**TASK ITEM:** Write out the listing below without alteration, omitting its pictures.

**SUPPLIED ENTRIES:**
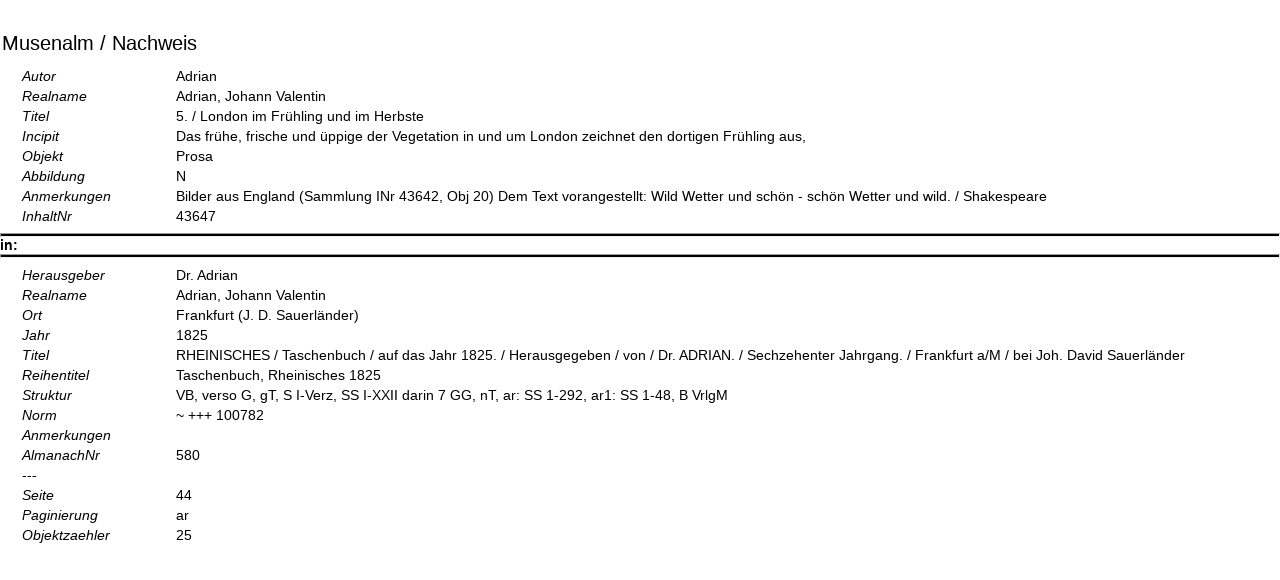

--- FILE ---
content_type: text/html
request_url: https://old.musenalm.de/inh2bde.php?aid=580&iid=43647
body_size: 2595
content:
<html>
<head>
	<title>Einzelnachweis</title>
	<meta http-equiv="Content-Type" content="text/html; charset=iso-8859-1">
	<link rel="stylesheet" type="text/css" href="styles.css">
</head>
<body>


	<table align="center" width="100%" height="30" border="0" cellspacing="0" cellpadding="0">
		<tr><td bgcolor="#FFFFFF" align="left" style="font-size:20px;font-family:arial,helvetica; color:#000000;">
			Musenalm / Nachweis
		</td></tr>
	</table >
	<p>

<p class="noindent"><table border=0 cellspacing=0 cellpadding=0><tr valign=top><td width=150><i>Autor</i></td><td>Adrian</td></tr><tr valign=top><td width=150><i>Realname</i></td><td>Adrian, Johann Valentin</td></tr><tr valign=top><td width=150><i>Titel</i></td><td>5. / London im Frühling und im Herbste</td></tr><tr valign=top><td width=150><i>Incipit</i></td><td>Das frühe, frische und üppige der Vegetation in und um London zeichnet den dortigen Frühling aus,</td></tr><tr valign=top><td width=150><i>Objekt</i></td><td>Prosa</td></tr><tr valign=top><td width=150><i>Abbildung</i></td><td>N</td></tr><tr valign=top><td width=150><i>Anmerkungen</i></td><td>Bilder aus England (Sammlung INr 43642, Obj 20) Dem Text vorangestellt: Wild Wetter und schön - schön Wetter und wild. / Shakespeare</td></tr><tr valign=top><td width=150><i>InhaltNr</i></td><td>43647</td></tr>	</table></p>
	<hr class="long">
	<b>in:</b>
	<hr class="long">
	<p class="noindent"><table border="0" cellspacing="0" cellpadding="0">

<tr valign=top><td width=150><i>Herausgeber</i></td><td>Dr. Adrian</td></tr><tr valign=top><td width=150><i>Realname</i></td><td>Adrian, Johann Valentin</td></tr><tr valign=top><td width=150><i>Ort</i></td><td>Frankfurt (J. D. Sauerländer)</td></tr><tr valign=top><td width=150><i>Jahr</i></td><td>1825</td></tr><tr valign=top><td width=150><i>Titel</i></td><td>RHEINISCHES / Taschenbuch / auf das Jahr 1825. / Herausgegeben / von / Dr. ADRIAN. / Sechzehenter Jahrgang. / Frankfurt a/M / bei Joh. David Sauerländer</td></tr><tr valign=top><td width=150><i>Reihentitel</i></td><td>Taschenbuch, Rheinisches 1825</td></tr><tr valign=top><td width=150><i>Struktur</i></td><td>VB, verso G, gT, S I-Verz, SS I-XXII darin 7 GG, nT, ar: SS 1-292, ar1: SS 1-48, B VrlgM</td></tr><tr valign=top><td width=150><i>Norm</i></td><td>~ +++ 100782</td></tr><tr valign=top><td width=150><i>Anmerkungen</i></td><td>&nbsp;</td></tr><tr valign=top><td width=150><i>AlmanachNr</i></td><td>580</td></tr><tr><td>---</td></tr><tr valign=top><td><i>Seite</i></td><td>44</td></tr><tr valign=top><td><i>Paginierung</i></td><td>ar</td></tr><tr valign=top><td><i>Objektzaehler</i></td><td>25</td></tr></table></p></body>


--- FILE ---
content_type: text/css
request_url: https://old.musenalm.de/styles.css
body_size: 3443
content:

html, body, div, p, h1, h2, h3, a
{
	margin: 0;
	padding: 0;
}

body
{
	background-color: White;
	padding: 2em 0 2em 0;
	font-family: "Trebuchet MS", Verdana, Arial, Helvetica, sans-serif;
	font-weight: normal;
	font-size: 0.9em;
	line-height: 1.2em;
}

body.start
{
	background-image: url("./musen.jpg");
	background-repeat: no-repeat;
	background-position: center 60px;
}

h1
{
	font-size: 2em;
	font-weight: bold;
	line-height: 1.1em;
	text-align: ledt;
	margin-top: 16px;
	margin-bottom: 16px;
}

h2
{
	font-size: 1.5em;
	font-weight: bold;
	text-align: ledt;
	margin-top: 16px;
	margin-bottom: 16px;
}

h3
{
	font-size: 1.3em;
	font-weight: bold;
	text-align: left;
	margin-top: 16px;
	margin-bottom: 4px;
}


p
{
	margin: 0.5em 20px 0.5em 20px;
	_margin: 0.5em 20px 0.5em 0;
	text-align: justify;
	/* text-indent: 1em; */
}

table.index
{
	width: 97%;
	border-collapse: collapse;
	border-spacing: 1;
	border: solid gray 1px;
	margin-right: -60px;
}

th, td
{
	font-size: 0.9em;
	padding: 2px;
}

th.index
{
	font-weight: bold;
	background-color: #EEEEEE;
	margin: 0;
	border: solid gray 1px;
}

th.counter
{
	font-weight: bold;
	background-color: #EEEEEE;
	margin: 0;
	width: 50px;
}

td.index
{
	text-align: left;
	margin: 0;
	border: solid gray 1px;
	vertical-align: top;
}

td.count
{
	line-height: 1.4em;
	font-size: 0.8em;
	text-align: center;
	margin: 0;
	border: solid gray 1px;
	vertical-align: top;
}

p.indent
{
	text-indent: 0;
	margin-left: 3em;
}

p.noindent
{
	text-indent: 0;
}

p.center
{
	text-align: center;
	text-indent: 0;
}

p.lit
{
	text-indent: -20px;
	margin-left: 20px;
}

ul
{
	margin-top: 0;
	margin-bottom: 0;
}

li
{
	line-height: 1.4em;
	margin-right: 20px;
	text-align: justify;
}

li.nobullet
{
	list-style: none;
}

ul.indexlinks
{
	margin-left: 0;
	padding-left: 20px;
	_padding-left: 0;
}

span.code
{
	font-family: "Courier New", Courier, monospace;
}

hr
{
	color: black;
	background-color: black;
	height: 2px;
	margin: 0 20px 1em 20px;
	_margin: 0 20px 1em 0;
}

hr.long
{
	margin:0;
}

p.menu
{
	font-size: 0.9em;
	font-weight: bold;
	text-indent: 0;
	margin: 20px 0 0 8px;
}

div.menulink
{
	width: 166px;
	font-size: 0.9em;
	font-weight: bold;
	background-color: #D0DCE0;
	margin: 0 8px 2px 8px;
	padding-top: 2px;
	padding-bottom: 2px;	
}

a
{
	text-decoration: none;
}

a:hover
{
	text-decoration: underline;
}

a.indexlink
{
	color: Blue;
	background-image: url("./icons/vws_mnu.gif");
	background-repeat: no-repeat;
	background-position: left;
	padding-left: 16px;
	text-indent: 0;
}

a.menulink
{
	font-size: 1em;
	color: Blue;
	background-image: url("./icons/vws_mnu.gif");
	background-repeat: no-repeat;
	background-position: left;
	padding-left: 16px;
	margin-left: 8px;
}

a.menulink2
{
	font-size: 1em;
	color: Blue;
	background-image: url("./icons/epost.gif");
	background-repeat: no-repeat;
	background-position: left;
	padding-left: 20px;
	margin-left: 6px;
}

fieldset
{
	margin: 0 20px 0 20px;
}





/*
//body, table, th, td, div, input, select, checkbox, h1, h2, h3, a { }
h1 { font-size: 20px; }
h2 { font-size: 18px; }
h3 { font-size: 16px; }
h4 { font-size: 12px; font-weight:bold; }
body, th, td, div, input, select, checkbox, a { font-size: 12px; }
a:link, a:visited { text-decoration: none; }
a:active, a:hover { text-decoration: underline; }
a { color: #000099; }
body, table, th { background-color: #FFFFFF; }





*/




**ANSWER BELOW:**
--- FILE ---
content_type: text/html
request_url: https://old.musenalm.de/inh2bde.php?aid=580&iid=43647
body_size: 2595
content:
<html>
<head>
	<title>Einzelnachweis</title>
	<meta http-equiv="Content-Type" content="text/html; charset=iso-8859-1">
	<link rel="stylesheet" type="text/css" href="styles.css">
</head>
<body>


	<table align="center" width="100%" height="30" border="0" cellspacing="0" cellpadding="0">
		<tr><td bgcolor="#FFFFFF" align="left" style="font-size:20px;font-family:arial,helvetica; color:#000000;">
			Musenalm / Nachweis
		</td></tr>
	</table >
	<p>

<p class="noindent"><table border=0 cellspacing=0 cellpadding=0><tr valign=top><td width=150><i>Autor</i></td><td>Adrian</td></tr><tr valign=top><td width=150><i>Realname</i></td><td>Adrian, Johann Valentin</td></tr><tr valign=top><td width=150><i>Titel</i></td><td>5. / London im Frühling und im Herbste</td></tr><tr valign=top><td width=150><i>Incipit</i></td><td>Das frühe, frische und üppige der Vegetation in und um London zeichnet den dortigen Frühling aus,</td></tr><tr valign=top><td width=150><i>Objekt</i></td><td>Prosa</td></tr><tr valign=top><td width=150><i>Abbildung</i></td><td>N</td></tr><tr valign=top><td width=150><i>Anmerkungen</i></td><td>Bilder aus England (Sammlung INr 43642, Obj 20) Dem Text vorangestellt: Wild Wetter und schön - schön Wetter und wild. / Shakespeare</td></tr><tr valign=top><td width=150><i>InhaltNr</i></td><td>43647</td></tr>	</table></p>
	<hr class="long">
	<b>in:</b>
	<hr class="long">
	<p class="noindent"><table border="0" cellspacing="0" cellpadding="0">

<tr valign=top><td width=150><i>Herausgeber</i></td><td>Dr. Adrian</td></tr><tr valign=top><td width=150><i>Realname</i></td><td>Adrian, Johann Valentin</td></tr><tr valign=top><td width=150><i>Ort</i></td><td>Frankfurt (J. D. Sauerländer)</td></tr><tr valign=top><td width=150><i>Jahr</i></td><td>1825</td></tr><tr valign=top><td width=150><i>Titel</i></td><td>RHEINISCHES / Taschenbuch / auf das Jahr 1825. / Herausgegeben / von / Dr. ADRIAN. / Sechzehenter Jahrgang. / Frankfurt a/M / bei Joh. David Sauerländer</td></tr><tr valign=top><td width=150><i>Reihentitel</i></td><td>Taschenbuch, Rheinisches 1825</td></tr><tr valign=top><td width=150><i>Struktur</i></td><td>VB, verso G, gT, S I-Verz, SS I-XXII darin 7 GG, nT, ar: SS 1-292, ar1: SS 1-48, B VrlgM</td></tr><tr valign=top><td width=150><i>Norm</i></td><td>~ +++ 100782</td></tr><tr valign=top><td width=150><i>Anmerkungen</i></td><td>&nbsp;</td></tr><tr valign=top><td width=150><i>AlmanachNr</i></td><td>580</td></tr><tr><td>---</td></tr><tr valign=top><td><i>Seite</i></td><td>44</td></tr><tr valign=top><td><i>Paginierung</i></td><td>ar</td></tr><tr valign=top><td><i>Objektzaehler</i></td><td>25</td></tr></table></p></body>


--- FILE ---
content_type: text/css
request_url: https://old.musenalm.de/styles.css
body_size: 3443
content:

html, body, div, p, h1, h2, h3, a
{
	margin: 0;
	padding: 0;
}

body
{
	background-color: White;
	padding: 2em 0 2em 0;
	font-family: "Trebuchet MS", Verdana, Arial, Helvetica, sans-serif;
	font-weight: normal;
	font-size: 0.9em;
	line-height: 1.2em;
}

body.start
{
	background-image: url("./musen.jpg");
	background-repeat: no-repeat;
	background-position: center 60px;
}

h1
{
	font-size: 2em;
	font-weight: bold;
	line-height: 1.1em;
	text-align: ledt;
	margin-top: 16px;
	margin-bottom: 16px;
}

h2
{
	font-size: 1.5em;
	font-weight: bold;
	text-align: ledt;
	margin-top: 16px;
	margin-bottom: 16px;
}

h3
{
	font-size: 1.3em;
	font-weight: bold;
	text-align: left;
	margin-top: 16px;
	margin-bottom: 4px;
}


p
{
	margin: 0.5em 20px 0.5em 20px;
	_margin: 0.5em 20px 0.5em 0;
	text-align: justify;
	/* text-indent: 1em; */
}

table.index
{
	width: 97%;
	border-collapse: collapse;
	border-spacing: 1;
	border: solid gray 1px;
	margin-right: -60px;
}

th, td
{
	font-size: 0.9em;
	padding: 2px;
}

th.index
{
	font-weight: bold;
	background-color: #EEEEEE;
	margin: 0;
	border: solid gray 1px;
}

th.counter
{
	font-weight: bold;
	background-color: #EEEEEE;
	margin: 0;
	width: 50px;
}

td.index
{
	text-align: left;
	margin: 0;
	border: solid gray 1px;
	vertical-align: top;
}

td.count
{
	line-height: 1.4em;
	font-size: 0.8em;
	text-align: center;
	margin: 0;
	border: solid gray 1px;
	vertical-align: top;
}

p.indent
{
	text-indent: 0;
	margin-left: 3em;
}

p.noindent
{
	text-indent: 0;
}

p.center
{
	text-align: center;
	text-indent: 0;
}

p.lit
{
	text-indent: -20px;
	margin-left: 20px;
}

ul
{
	margin-top: 0;
	margin-bottom: 0;
}

li
{
	line-height: 1.4em;
	margin-right: 20px;
	text-align: justify;
}

li.nobullet
{
	list-style: none;
}

ul.indexlinks
{
	margin-left: 0;
	padding-left: 20px;
	_padding-left: 0;
}

span.code
{
	font-family: "Courier New", Courier, monospace;
}

hr
{
	color: black;
	background-color: black;
	height: 2px;
	margin: 0 20px 1em 20px;
	_margin: 0 20px 1em 0;
}

hr.long
{
	margin:0;
}

p.menu
{
	font-size: 0.9em;
	font-weight: bold;
	text-indent: 0;
	margin: 20px 0 0 8px;
}

div.menulink
{
	width: 166px;
	font-size: 0.9em;
	font-weight: bold;
	background-color: #D0DCE0;
	margin: 0 8px 2px 8px;
	padding-top: 2px;
	padding-bottom: 2px;	
}

a
{
	text-decoration: none;
}

a:hover
{
	text-decoration: underline;
}

a.indexlink
{
	color: Blue;
	background-image: url("./icons/vws_mnu.gif");
	background-repeat: no-repeat;
	background-position: left;
	padding-left: 16px;
	text-indent: 0;
}

a.menulink
{
	font-size: 1em;
	color: Blue;
	background-image: url("./icons/vws_mnu.gif");
	background-repeat: no-repeat;
	background-position: left;
	padding-left: 16px;
	margin-left: 8px;
}

a.menulink2
{
	font-size: 1em;
	color: Blue;
	background-image: url("./icons/epost.gif");
	background-repeat: no-repeat;
	background-position: left;
	padding-left: 20px;
	margin-left: 6px;
}

fieldset
{
	margin: 0 20px 0 20px;
}





/*
//body, table, th, td, div, input, select, checkbox, h1, h2, h3, a { }
h1 { font-size: 20px; }
h2 { font-size: 18px; }
h3 { font-size: 16px; }
h4 { font-size: 12px; font-weight:bold; }
body, th, td, div, input, select, checkbox, a { font-size: 12px; }
a:link, a:visited { text-decoration: none; }
a:active, a:hover { text-decoration: underline; }
a { color: #000099; }
body, table, th { background-color: #FFFFFF; }





*/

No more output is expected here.